**Passage for review:**

————————

Apart from the stove in the living room, additional heating is provided by electric convector heaters (and an extra jumper).

There is also a radio for entertainment purposes. It seems to be stuck on Radio 4. Confusingly, the radio is on the shelves in the living room with the speakers facing the dividing wall to the kitchen. Sound is just vibrations so the arrangement works suprisingly well. Please note, you cannot use the same method to watch the TV in the kitchen. A different sort of vibrations.

Please note that the Shetland pony was NOT added using the magic of photo editing. However, it is true that Jane was standing out of shot with a carrot.


The living room

It isn't a dog, its a stuffed toy!

The sitting room has a TV with freeview, a DVD player and a CD player. There is also a table that you can move into the kitchen so that you can seat 6 for meals.

For a couple of years our multifuel stove was replaced with an electric heater disguised as a wood burner. The chimney collapsed internally over one winter and the gable end needed rebuilding to sort it out. Thankfully, all is now fixed and the stove is working well. We decided to keep its name - "Smoky the Badger" as a reminder that it tended to provide an example of the "rain dance effect". This was interesting for those who like to analyse their own behaviour but frankly, was more of a nuisance. "Smoky" would convince people that they had to open the upstairs left-hand bedroom velux 5.7 cm and close the door to the downstairs bedroom before the fire would light without filling the house with acrid smoke. Standing on one leg (usually the left) also helped.

————————

**Data provided:**
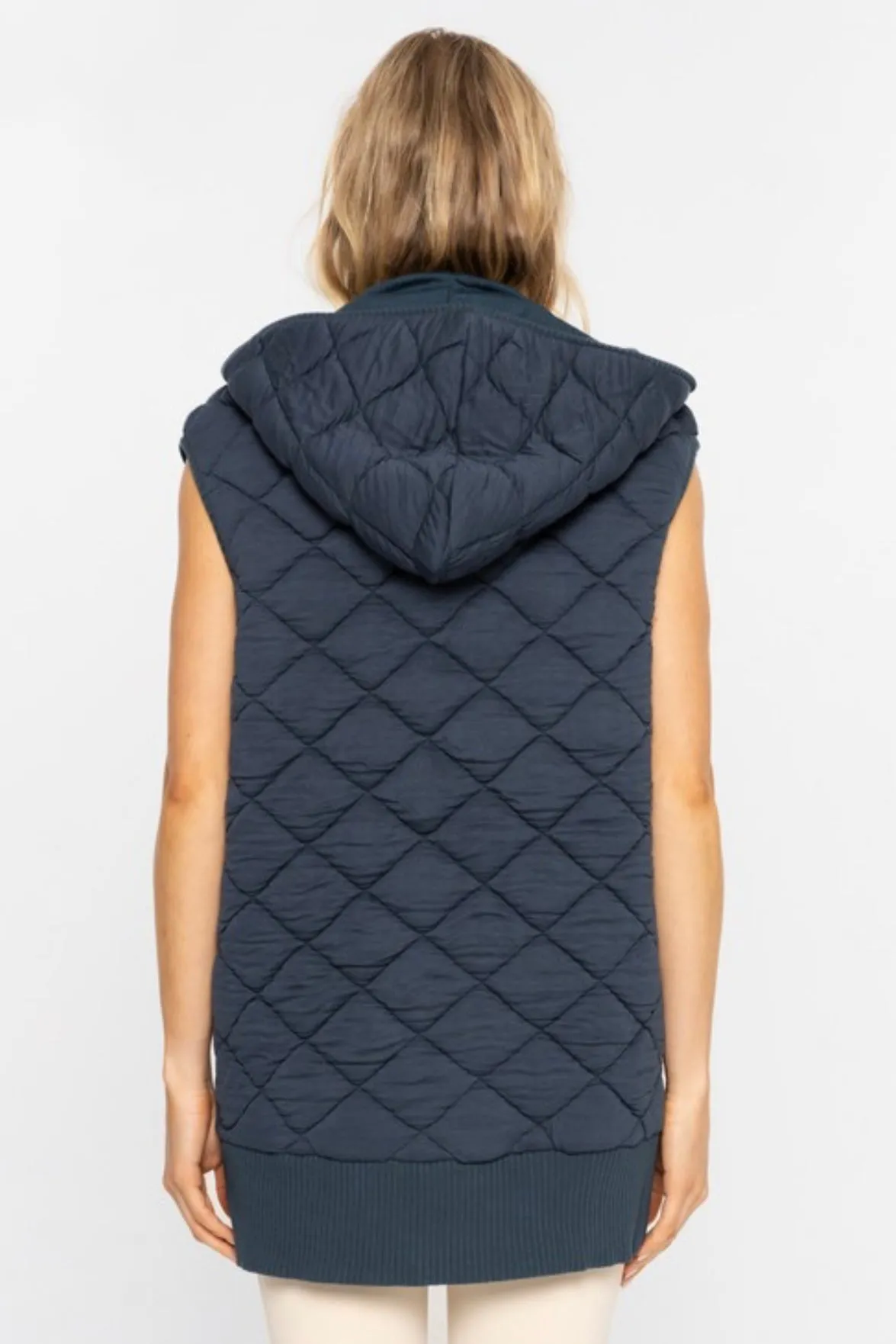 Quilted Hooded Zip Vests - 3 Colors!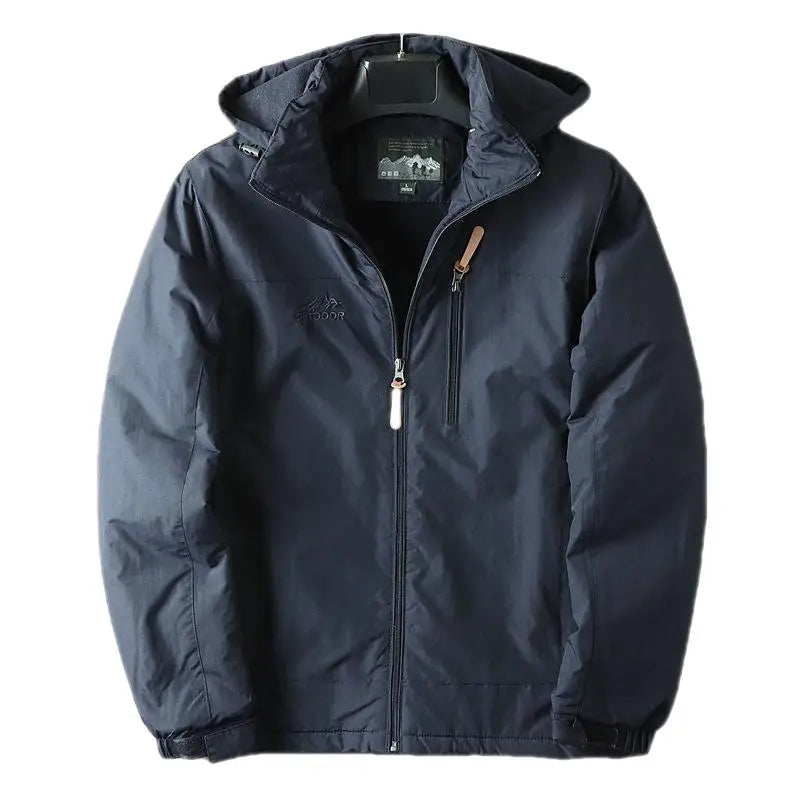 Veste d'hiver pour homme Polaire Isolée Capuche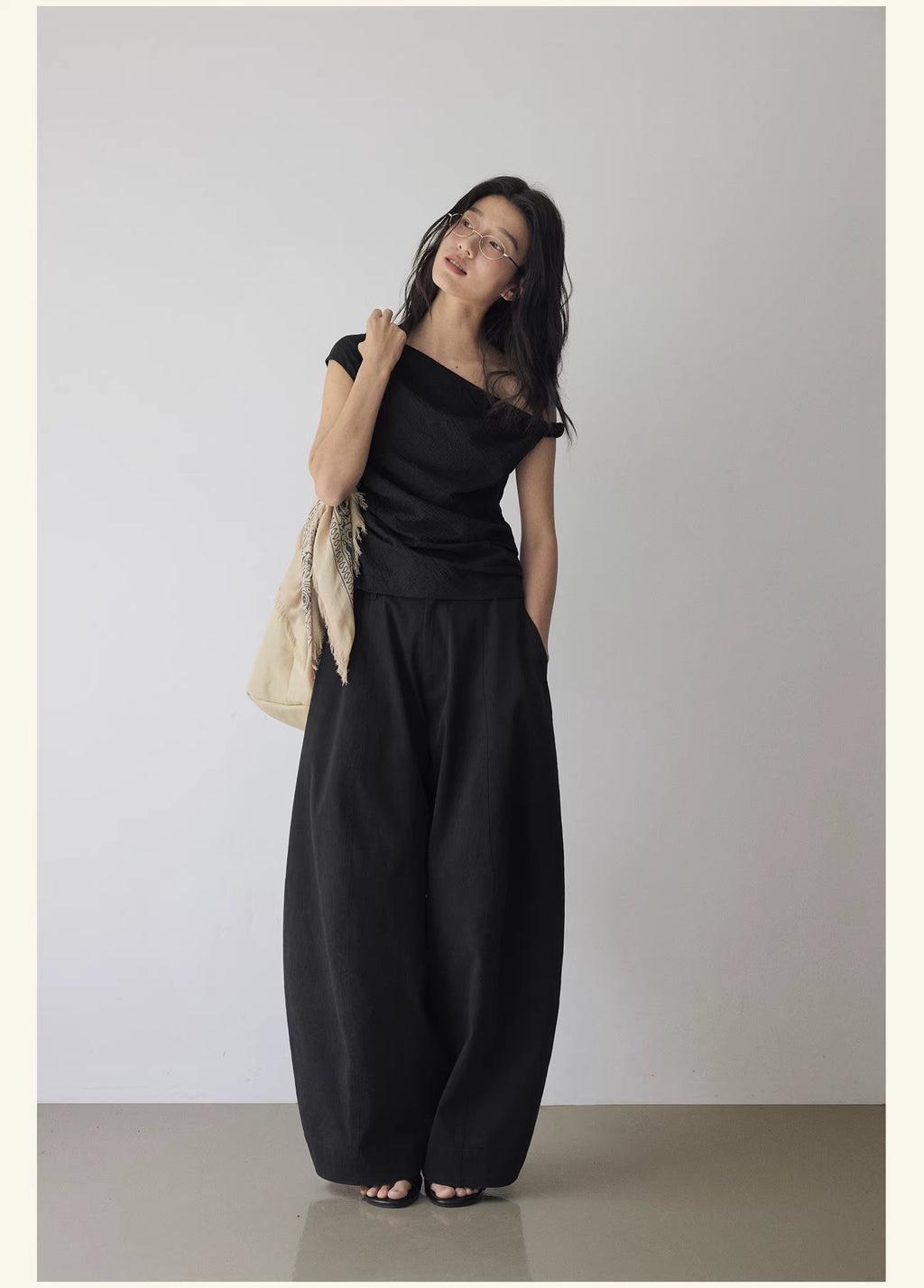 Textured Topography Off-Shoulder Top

————————

**Your assignment:** Please translate this sentence from the living-room text into Spanish: "The sitting room has a TV with freeview, a DVD player and a CD player."

**Solution for this problem:** El salón tiene un televisor con Freeview, un reproductor de DVD y un reproductor de CD.